Director: David Yates
Starring: Eddie Redmayne, Katherine Waterston, Dan Fogler, Colin Farrell, Ezra Miller, Jon Voight, Ron Perlman
Rated: PG-13 (some fantasy action violence)
Fantastic Beasts and Where to Find Them
By Matt Greene
I love Rowlings’ Potter universe. The layered, diverse characters. The modern sentiments within classical aesthetics. The new yet recognizable good-vs-evil lore. Going into Fantastic Beasts, I fought hard not to let that pre-adoration paint this new branch too brightly too early. So when I felt myself snuggle in at hearing the familiar musical theme during the title sequence, I got a little nervous that Hedwig was carrying my critical credibility right out the window.
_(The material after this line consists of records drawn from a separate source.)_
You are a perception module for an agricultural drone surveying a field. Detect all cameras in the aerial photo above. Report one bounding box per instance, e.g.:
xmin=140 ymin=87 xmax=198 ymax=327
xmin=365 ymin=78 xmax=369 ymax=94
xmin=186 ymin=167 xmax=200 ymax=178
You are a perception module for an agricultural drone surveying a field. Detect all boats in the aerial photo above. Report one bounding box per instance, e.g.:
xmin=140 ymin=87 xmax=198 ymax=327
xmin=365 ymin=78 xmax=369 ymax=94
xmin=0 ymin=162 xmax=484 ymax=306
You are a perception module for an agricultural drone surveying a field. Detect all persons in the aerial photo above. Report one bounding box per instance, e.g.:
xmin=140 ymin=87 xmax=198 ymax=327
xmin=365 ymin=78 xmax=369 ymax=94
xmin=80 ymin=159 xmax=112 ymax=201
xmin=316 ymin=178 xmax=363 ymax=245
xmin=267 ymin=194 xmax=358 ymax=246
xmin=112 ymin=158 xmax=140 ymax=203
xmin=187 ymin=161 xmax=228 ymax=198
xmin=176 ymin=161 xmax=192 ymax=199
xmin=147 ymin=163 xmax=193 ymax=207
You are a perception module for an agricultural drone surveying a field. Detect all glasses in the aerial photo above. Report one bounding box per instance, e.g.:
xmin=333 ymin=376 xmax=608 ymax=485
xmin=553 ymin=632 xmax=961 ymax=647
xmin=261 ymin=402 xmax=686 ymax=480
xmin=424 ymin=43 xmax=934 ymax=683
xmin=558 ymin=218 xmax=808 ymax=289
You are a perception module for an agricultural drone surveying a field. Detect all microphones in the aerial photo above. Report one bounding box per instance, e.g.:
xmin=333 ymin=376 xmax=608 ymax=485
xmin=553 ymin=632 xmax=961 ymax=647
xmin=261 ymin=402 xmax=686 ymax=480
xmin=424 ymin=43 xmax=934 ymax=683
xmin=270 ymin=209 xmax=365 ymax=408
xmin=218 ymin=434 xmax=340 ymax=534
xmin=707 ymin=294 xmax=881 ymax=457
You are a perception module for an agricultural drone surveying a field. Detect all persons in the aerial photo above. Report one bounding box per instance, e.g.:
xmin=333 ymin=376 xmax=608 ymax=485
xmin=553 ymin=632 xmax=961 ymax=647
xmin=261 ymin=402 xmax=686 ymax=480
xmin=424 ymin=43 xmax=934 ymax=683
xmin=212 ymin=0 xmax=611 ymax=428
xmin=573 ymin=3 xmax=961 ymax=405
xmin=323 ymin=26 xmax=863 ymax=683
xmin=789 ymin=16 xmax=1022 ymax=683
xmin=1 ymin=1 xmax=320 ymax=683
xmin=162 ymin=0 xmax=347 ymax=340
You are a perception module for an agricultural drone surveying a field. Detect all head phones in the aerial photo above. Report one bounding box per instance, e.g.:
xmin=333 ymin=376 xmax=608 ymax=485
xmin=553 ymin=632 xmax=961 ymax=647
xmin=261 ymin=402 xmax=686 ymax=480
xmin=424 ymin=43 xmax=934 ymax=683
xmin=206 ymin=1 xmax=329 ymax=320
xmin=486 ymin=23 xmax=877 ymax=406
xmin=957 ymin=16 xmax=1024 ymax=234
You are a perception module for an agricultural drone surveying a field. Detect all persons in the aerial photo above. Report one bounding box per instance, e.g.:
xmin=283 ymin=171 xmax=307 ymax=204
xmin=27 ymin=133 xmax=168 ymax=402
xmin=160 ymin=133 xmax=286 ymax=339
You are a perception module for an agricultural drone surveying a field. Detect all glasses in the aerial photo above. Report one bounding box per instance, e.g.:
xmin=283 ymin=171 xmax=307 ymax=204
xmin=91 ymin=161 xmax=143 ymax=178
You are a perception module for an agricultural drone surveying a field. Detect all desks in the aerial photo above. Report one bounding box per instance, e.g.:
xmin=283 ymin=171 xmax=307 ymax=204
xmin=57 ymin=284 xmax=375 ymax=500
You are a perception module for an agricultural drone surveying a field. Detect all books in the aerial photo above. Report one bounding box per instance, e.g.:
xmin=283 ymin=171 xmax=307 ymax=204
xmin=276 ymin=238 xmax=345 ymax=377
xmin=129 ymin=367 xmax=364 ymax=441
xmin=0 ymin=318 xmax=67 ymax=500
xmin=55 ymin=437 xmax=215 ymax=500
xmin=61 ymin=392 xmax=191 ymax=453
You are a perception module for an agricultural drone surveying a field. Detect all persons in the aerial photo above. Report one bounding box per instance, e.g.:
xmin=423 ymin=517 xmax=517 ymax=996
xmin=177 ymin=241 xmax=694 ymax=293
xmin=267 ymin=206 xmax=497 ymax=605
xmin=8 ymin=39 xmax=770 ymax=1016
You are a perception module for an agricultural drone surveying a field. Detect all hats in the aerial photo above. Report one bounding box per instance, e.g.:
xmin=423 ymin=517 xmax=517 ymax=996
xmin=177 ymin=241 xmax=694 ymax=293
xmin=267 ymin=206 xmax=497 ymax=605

As the film played out though, I became more assured. Not that this matches the near-perfect heights of the original series; this new narrative isn’t as smooth or strong, nor is it trying to be. However, its lack of longing to match the import of its own predecessor allows it to be pure, magical fun.
Occurring nearly a century before the Battle of Hogwarts, we follow wizard-zoologist Newt Scamander as he tries to wrangle some mystical animals that’ve been unintentionally released in New York, but ends up uncovering a secret sinister plot by mysterious dark wizard Grindelwald. Scamander’s line, “My philosophy is: with worrying, you suffer twice”, really captures his childlike naiveté and endless wonder, a feel the entire film really hangs on. The characters are sincere, sweet and funny, including a disgraced American auror, her bombshell sister, and a lovably goofy no-maj (aka muggle; aka non-magical human).
That breezy tone carries the film past its shortcomings (pale comparisons, narrative clarity, slight fan-service) thanks to director Yates’ comfortable visual control and Rowlings assured handling of her own creation. Fantastic Beasts is a fun start to what will hopefully continue to be a uniquely emotional, surprisingly comical & morally intriguing fantasy-action series.
Rating: 3.5 out of 5 stars
Fantastic Beasts and Where to Find Them
By Cole Schneider
The first expansion of the Harry Potter cinematic universe isn’t worthless, but it does lack the charm to properly ensorcell its audience. While its beasts are fantastic and finding them is full of delectation, the story surrounding that comic element is such a stark reduction of literary value compared to the Harry Potter series that FB&WtFT ends up feeling woefully juvenile. Like most Hollywood franchises, it has fallen prey to placation, knowing that occasional duende is all that’s needed to please its desperate-for-another-taste-of-the-Potter-magic fanbase. It seems the studio is itself a sycophantic member.
That parasitic flattery brings us both something profitable and something cheap. On one hand it brings a loose spirit of adventure and some fun fish-out-of-water comedy. On the other hand it brings a lazy approach to storytelling. While we get to spend about half the movie enjoying a game of hide and seek between some mischievous beasts rollicking about 1920s New York City and a team of mismatched interlopers chasing after them, there is a severe paucity of worthwhile reasons to watch the other half.
The core story—a wizard who collects fantastic beasts accidentally swaps suitcases with a No-Maj (muggle) who releases them into the city, meaning the Magic world faces the threat of exposing themselves—is intertwined with a much more sinister, Salem Witch Trial-esque narrative. Not only is that component misguided from conception, but the execution of storytelling bares almost none of the professionalism (narrative focus, foreshadowing, satisfying exposition) author J.K. Rowling exhibited in HP.
Its closest comparison is the second HP film, which was certainly not the strongest. Still, you’ll enjoy part of the journey before the inevitable obliviation on the way home.